= Directive =
Reproduce verbatim the lines from the one containing "In the photo, of" through the end of the lines, including both ends.

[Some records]
/---

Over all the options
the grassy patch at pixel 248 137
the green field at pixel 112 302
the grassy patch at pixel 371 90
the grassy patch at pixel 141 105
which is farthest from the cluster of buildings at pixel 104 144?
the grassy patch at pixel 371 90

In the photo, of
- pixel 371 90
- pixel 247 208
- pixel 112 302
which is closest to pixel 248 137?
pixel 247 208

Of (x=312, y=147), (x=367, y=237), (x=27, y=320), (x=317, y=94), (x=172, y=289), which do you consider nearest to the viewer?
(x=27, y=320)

\---

= Correct result =
In the photo, of
- pixel 371 90
- pixel 247 208
- pixel 112 302
which is closest to pixel 248 137?
pixel 247 208

Of (x=312, y=147), (x=367, y=237), (x=27, y=320), (x=317, y=94), (x=172, y=289), which do you consider nearest to the viewer?
(x=27, y=320)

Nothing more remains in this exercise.